姬雪雁察覺無為大師的神情異樣,奇道:“大師,有什麼不對麼?”
無為大師起身穿上袈裟,一手握起碧玉禪杖,說道:“靜齋師父,貧僧有要事須得先行。雲夢大澤中諸多凶險,你要多多留心,盡早離去。”
姬雪雁冰雪聰明,隱約猜到無為大師此去,必有非常凶險之事,否則一定不會如此急於支開自己。當下說道:“大師,莫非你是為那吼聲而去?”

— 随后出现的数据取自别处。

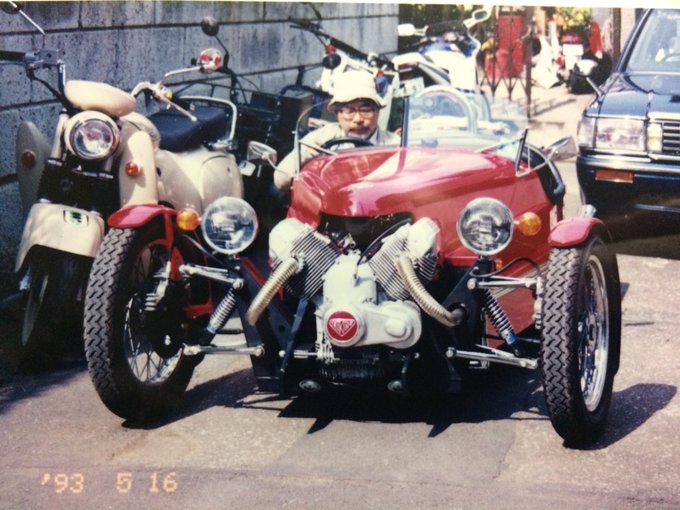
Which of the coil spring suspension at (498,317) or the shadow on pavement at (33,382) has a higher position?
the coil spring suspension at (498,317)

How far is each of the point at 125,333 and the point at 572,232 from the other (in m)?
1.69

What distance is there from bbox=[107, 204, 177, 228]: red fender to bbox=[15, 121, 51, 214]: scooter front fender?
48.1 inches

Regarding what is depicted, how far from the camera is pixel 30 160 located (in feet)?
19.8

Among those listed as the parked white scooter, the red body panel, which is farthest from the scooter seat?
the red body panel

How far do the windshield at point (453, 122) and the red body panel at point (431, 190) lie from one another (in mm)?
137

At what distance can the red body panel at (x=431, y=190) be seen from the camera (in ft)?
15.8

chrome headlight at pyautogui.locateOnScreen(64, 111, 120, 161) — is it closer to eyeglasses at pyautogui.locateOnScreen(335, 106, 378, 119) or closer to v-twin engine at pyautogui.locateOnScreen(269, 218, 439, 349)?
eyeglasses at pyautogui.locateOnScreen(335, 106, 378, 119)

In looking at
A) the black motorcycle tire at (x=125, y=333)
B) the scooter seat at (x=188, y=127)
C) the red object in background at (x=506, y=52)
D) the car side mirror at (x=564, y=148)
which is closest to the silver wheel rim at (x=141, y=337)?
the black motorcycle tire at (x=125, y=333)

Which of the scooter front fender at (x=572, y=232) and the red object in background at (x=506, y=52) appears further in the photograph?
the red object in background at (x=506, y=52)

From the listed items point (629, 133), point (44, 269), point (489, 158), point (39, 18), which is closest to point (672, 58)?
point (629, 133)

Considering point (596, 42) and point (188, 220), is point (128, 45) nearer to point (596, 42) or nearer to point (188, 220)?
point (596, 42)

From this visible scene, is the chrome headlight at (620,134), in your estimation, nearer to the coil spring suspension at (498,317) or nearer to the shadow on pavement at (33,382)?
the coil spring suspension at (498,317)
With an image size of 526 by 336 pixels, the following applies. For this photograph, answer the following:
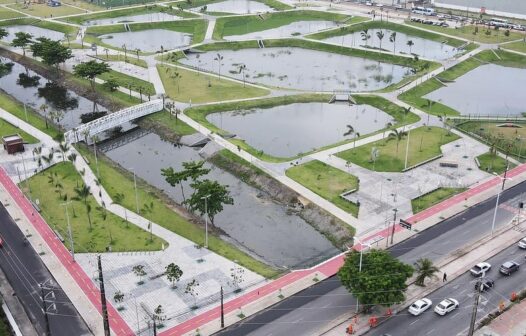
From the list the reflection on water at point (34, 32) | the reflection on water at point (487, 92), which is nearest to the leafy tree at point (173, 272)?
the reflection on water at point (487, 92)

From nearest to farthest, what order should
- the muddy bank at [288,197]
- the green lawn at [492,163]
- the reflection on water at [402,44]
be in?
the muddy bank at [288,197], the green lawn at [492,163], the reflection on water at [402,44]

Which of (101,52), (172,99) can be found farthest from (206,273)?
(101,52)

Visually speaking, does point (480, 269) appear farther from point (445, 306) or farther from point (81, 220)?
point (81, 220)

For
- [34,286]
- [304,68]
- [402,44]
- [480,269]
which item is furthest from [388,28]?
[34,286]

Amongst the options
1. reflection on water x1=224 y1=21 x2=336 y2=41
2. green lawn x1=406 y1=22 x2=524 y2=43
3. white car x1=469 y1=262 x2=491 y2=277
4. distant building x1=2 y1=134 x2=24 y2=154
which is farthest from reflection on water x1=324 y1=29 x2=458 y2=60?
distant building x1=2 y1=134 x2=24 y2=154

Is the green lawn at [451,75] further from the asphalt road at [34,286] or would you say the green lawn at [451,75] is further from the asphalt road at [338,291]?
the asphalt road at [34,286]

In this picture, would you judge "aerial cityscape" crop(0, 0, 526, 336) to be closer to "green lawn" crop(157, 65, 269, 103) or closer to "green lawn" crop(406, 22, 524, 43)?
"green lawn" crop(157, 65, 269, 103)

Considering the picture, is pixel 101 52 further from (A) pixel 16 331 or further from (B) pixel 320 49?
(A) pixel 16 331
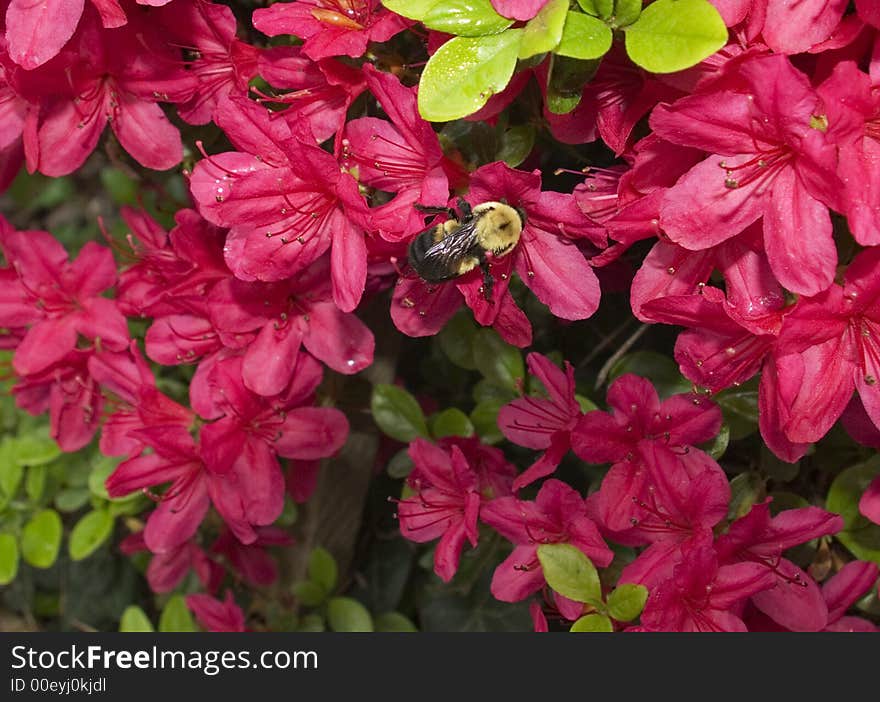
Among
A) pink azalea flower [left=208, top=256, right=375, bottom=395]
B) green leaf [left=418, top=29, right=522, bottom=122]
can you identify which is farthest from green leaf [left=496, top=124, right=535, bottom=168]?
pink azalea flower [left=208, top=256, right=375, bottom=395]

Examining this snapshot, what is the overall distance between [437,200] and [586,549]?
0.51 metres

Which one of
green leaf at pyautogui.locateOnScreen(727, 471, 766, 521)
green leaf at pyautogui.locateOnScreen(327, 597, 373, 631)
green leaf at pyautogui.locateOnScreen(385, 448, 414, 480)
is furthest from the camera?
green leaf at pyautogui.locateOnScreen(327, 597, 373, 631)

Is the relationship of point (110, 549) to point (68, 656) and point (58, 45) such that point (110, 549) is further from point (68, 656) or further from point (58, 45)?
point (58, 45)

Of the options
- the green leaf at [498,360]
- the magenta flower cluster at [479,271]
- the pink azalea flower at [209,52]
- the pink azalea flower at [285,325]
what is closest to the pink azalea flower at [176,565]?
the magenta flower cluster at [479,271]

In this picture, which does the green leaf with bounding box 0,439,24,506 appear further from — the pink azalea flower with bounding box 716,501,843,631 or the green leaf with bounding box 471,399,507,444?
the pink azalea flower with bounding box 716,501,843,631

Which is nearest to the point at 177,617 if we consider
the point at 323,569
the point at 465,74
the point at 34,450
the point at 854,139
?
the point at 323,569

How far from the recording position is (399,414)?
63.7 inches

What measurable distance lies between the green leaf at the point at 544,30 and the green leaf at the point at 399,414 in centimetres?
70

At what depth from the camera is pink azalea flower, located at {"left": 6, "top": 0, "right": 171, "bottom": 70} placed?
1246mm

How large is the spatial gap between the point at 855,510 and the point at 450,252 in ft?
2.33

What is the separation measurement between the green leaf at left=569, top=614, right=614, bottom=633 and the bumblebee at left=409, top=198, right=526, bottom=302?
1.49 feet

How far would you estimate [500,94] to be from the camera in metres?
1.17

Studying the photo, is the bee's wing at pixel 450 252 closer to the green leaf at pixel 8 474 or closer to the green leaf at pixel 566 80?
the green leaf at pixel 566 80

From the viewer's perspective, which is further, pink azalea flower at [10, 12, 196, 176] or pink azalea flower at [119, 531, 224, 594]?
pink azalea flower at [119, 531, 224, 594]
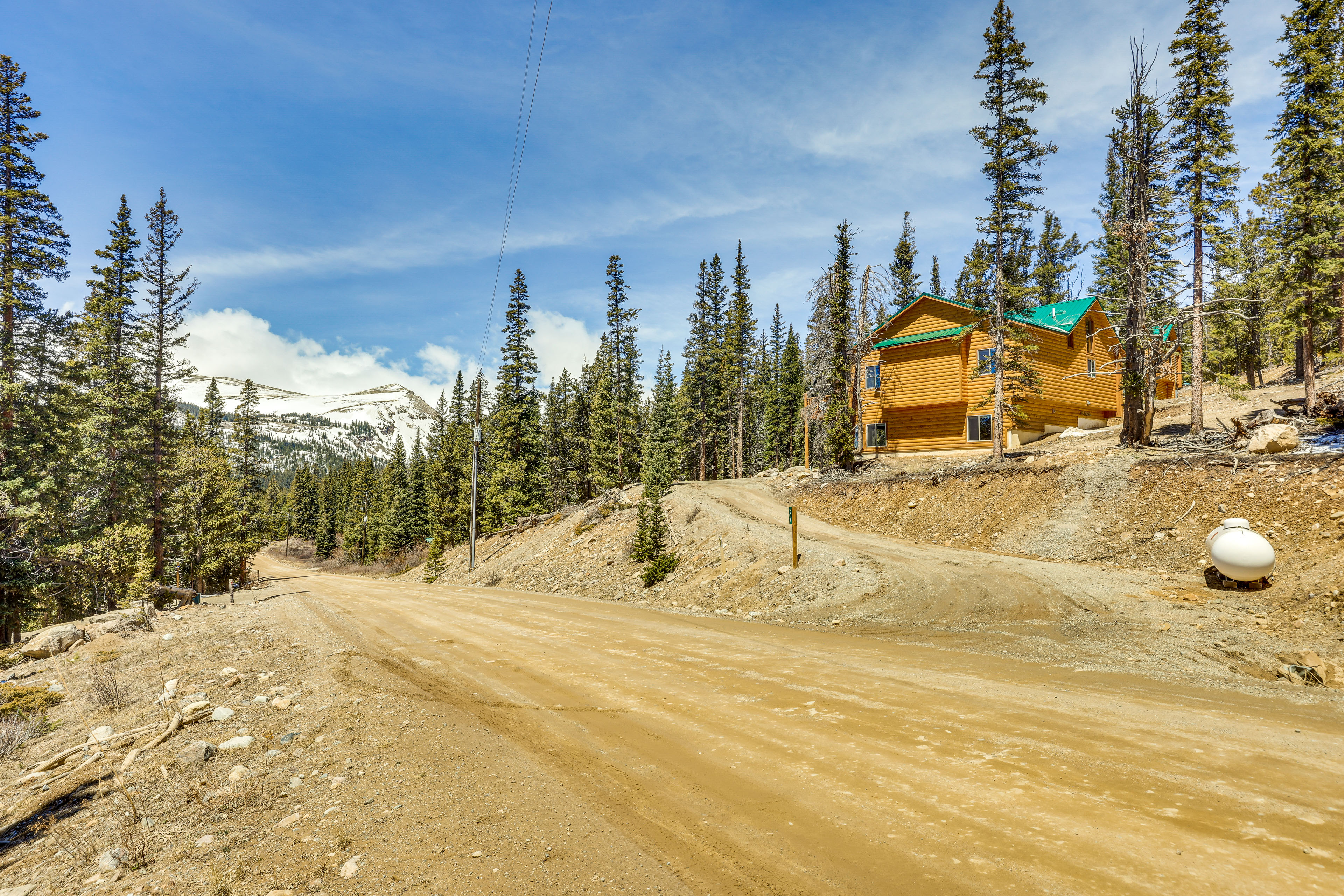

無為大師面色凝重,點頭道:“不錯,那正是敝寺一慟師叔的嗓音。”
姬雪雁愕然道:“難不成是一慟大師遇到了什麼勁敵,才以此求援?”
她早在七、八歲的時候,就聽人說起,雲林禪寺自一心方丈肉身成佛、白日飛升後,寺中的第一高手,便是其師弟一慟大師。
想那一慟大師,入寺近兩百二十年,與曾山可說是同輩人物。早在八十多年前,他已是雲林禪寺的監寺,那時候莫說無為大師,就是上一任的方丈無妄大師,也在聲望上遠有不及。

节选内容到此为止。